Théâtre
Natalie Dessay, patronne dévoratrice dans Hilda

Natalie Dessay, patronne dévoratrice dans Hilda

12 octobre 2021 | PAR Christophe Candoni

Au Théâtre National de Strasbourg, l’ex star du chant lyrique Natalie Dessay campe une patronne d’une monstrueuse ambivalence dans Hilda de Marie Ndiaye, une fable édifiante de perversité et de dévastation sur l’esclavagisme contemporain.

Après la création de Berlin mon garçon mis en scène par Stanislas Nordey, c’est un texte plus ancien de la romancière et dramaturge Marie NDiaye, autrice associée au TNS, qui se laisse redécouvrir dans une mise en scène d’Elisabeth Chailloux. Écrite en 1999, la pièce qui anticipait l’uberisation forcené de la société actuelle a pour particularité de prendre pour titre le prénom pas ordinaire d’un personnage totalement absent au plateau. Si Hilda ne paraît pas en scène, son nom est inlassablement répété, articulé, tant il polarise l’attention. Et si on ne la voit pas, ne l’entend pas, elle, Hilda, c’est pour mieux souligner la place assujettie qui lui est conférée. Engagée par une grande bourgeoise de province, Hilda est continuellement affairée aux tâches domestiques et finalement réduite à l’esclavage. Du service à la servitude il n’y a qu’un pas. Madame Lemarchand qui l’engage se targue d’être de gauche et donc sensible à la détresse humaine, elle mène pourtant un jeu implacable de domination et d’oppression en asservissant cette jeune femme de plus basse extraction.

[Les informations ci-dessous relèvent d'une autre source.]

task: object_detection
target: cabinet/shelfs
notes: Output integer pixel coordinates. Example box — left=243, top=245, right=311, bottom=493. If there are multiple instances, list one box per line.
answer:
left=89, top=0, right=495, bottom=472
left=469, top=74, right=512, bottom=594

Depuis ses premiers pas sur la scène théâtrale dans Und, un texte de l’Anglais Howard Barker, Natalie Dessay a montré une certaine appétence pour les rôles et les textes redoutablement retors. Elle s’illustre parfaitement aguerrie à l’écriture ardue et aux circonvolutions logorrhéiques de Marie NDiaye qu’elle maîtrise avec une incroyable exactitude. Elle prête son allure fière et altière, un ton sec et un brin revêche au personnage évidemment odieux de cynisme. Elle joue à merveille l’autorité, l’irascibilité, l’obséquiosité en affichant autant de bienveillance outrée que de franche antipathie mais apporte finalement beaucoup de complexité, d’ambivalence, à l’héroïne qu’elle incarne sans complaisance tout en laissant entrevoir ses failles, ses fêlures, ses frustrations. Car à mesure qu’Hilda est soumise à une série d’obligations entraînant la perte totale de sa liberté, sa maîtresse se laisse elle-même prendre en piège de la dépendance et de sa propre dépossession, ce qu’elle exprime au cours de face-à-faces avec le compagnon d’Hilda, un travailleur précaire réduit au mutisme et avec la sœur d’Hilda, plus contestataire.

En ayant recours à des moyens scénographiques d’une grande sobriété, la mise en scène économe et raffinée d’Elisabeth Chailloux montre bien les rapports de force et le mépris de classe dont il est question dans la pièce placée sous les signes de la dévoration et de la déréliction.

Hilda

Au TNS jusqu’au 17 octobre

puis aux Plateaux sauvages (Paris) du 20 au 30 octobre, à la Comédie de Caen, du 1er au 3 février 2022, au Théâtre des Quartiers d’Ivry, du 16 au 20 février 2022 et à Toulon, le 8 mars 2022.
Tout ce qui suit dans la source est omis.